Decades ago and when he was still alive I heard J. Edgar Hoover described in precisely those terms. The man knew and kept a lot of secrets that I suspect we're all better off not knowing.
This two men show about J. Edgar Hoover disposed of the most titillating bit of gossip first. J. Edgar was not a cross dresser, maybe a most discreet gay man, but not one who went around in feminine attire. I'd say that Leonardo DiCaprio gives the best information on the cinema about this most private of men. It certainly would not be the first time a closeted gay got into power and then to keep what they think of as a dirty little secret turned on their own. I don't like thinking of him as gay myself.
My own historical assessment of Hoover was that had he voluntarily retired after World War II Hoover's historic rating would be sky high. All that this film said he did, he certainly did do in terms of making the FBI a most efficient law enforcement agency. He did indeed turn it from a patronage ridden joke to a most feared agency feared by the people who ought to fear it, criminals.
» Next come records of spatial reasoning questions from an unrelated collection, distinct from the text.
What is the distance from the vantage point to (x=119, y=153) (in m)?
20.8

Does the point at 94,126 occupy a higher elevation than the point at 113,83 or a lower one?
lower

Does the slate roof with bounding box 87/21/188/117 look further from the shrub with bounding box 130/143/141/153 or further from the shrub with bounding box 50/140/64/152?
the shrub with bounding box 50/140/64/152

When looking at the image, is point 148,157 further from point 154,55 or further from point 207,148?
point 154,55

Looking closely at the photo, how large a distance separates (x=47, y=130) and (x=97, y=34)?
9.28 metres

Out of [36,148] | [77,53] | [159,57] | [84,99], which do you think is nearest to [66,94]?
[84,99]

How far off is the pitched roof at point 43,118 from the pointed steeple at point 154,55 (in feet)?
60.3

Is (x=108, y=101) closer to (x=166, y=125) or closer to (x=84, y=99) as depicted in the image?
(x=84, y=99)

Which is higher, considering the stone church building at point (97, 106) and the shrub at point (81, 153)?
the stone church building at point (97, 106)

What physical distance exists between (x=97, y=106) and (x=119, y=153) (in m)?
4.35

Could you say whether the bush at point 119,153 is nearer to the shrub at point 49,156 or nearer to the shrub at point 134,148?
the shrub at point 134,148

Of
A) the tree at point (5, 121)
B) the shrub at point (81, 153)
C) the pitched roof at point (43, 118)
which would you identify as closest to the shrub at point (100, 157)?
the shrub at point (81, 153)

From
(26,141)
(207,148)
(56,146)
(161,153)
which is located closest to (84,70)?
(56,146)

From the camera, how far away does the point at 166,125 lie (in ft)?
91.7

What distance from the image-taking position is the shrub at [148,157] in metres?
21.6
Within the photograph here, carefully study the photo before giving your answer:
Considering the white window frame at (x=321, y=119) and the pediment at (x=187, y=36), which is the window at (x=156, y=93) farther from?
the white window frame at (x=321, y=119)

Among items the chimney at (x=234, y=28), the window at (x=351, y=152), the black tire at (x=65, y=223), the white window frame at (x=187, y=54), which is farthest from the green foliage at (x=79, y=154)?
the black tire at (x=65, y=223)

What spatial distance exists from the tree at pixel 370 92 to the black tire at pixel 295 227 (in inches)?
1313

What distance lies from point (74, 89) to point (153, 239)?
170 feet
But giving up power is the hardest thing democracy demands of its leaders. So Hoover who had built up enough information on all, stayed on and on. This film shows his view of an Ozzie And Harriet America and nothing that was to threaten that image was allowed to flourish, not on his watch.
When Ernest Borgnine as Hoover tells you something we also have clips from an interview with J. Edgar's number 2 aide Cartha DeLoach upon whose memoirs the opinions expressed here are based.
Borgnine is certainly a compelling Hoover. But a lot is left out of here, for two things Hoover's relationships with both Joe McCarthy and Walter Winchell, neither two get a mention in the film. His feuds with the Kennedys and Martin Luther King are covered and of course are slanted Hoover's way. The part about Nixon and his White House staff trying to get rid of him is most certainly true.
Hoover could beat the politicians, but not the actuarial tables and father time. This film has its point of view. I prefer what Leonardo DiCaprio did with Hoover.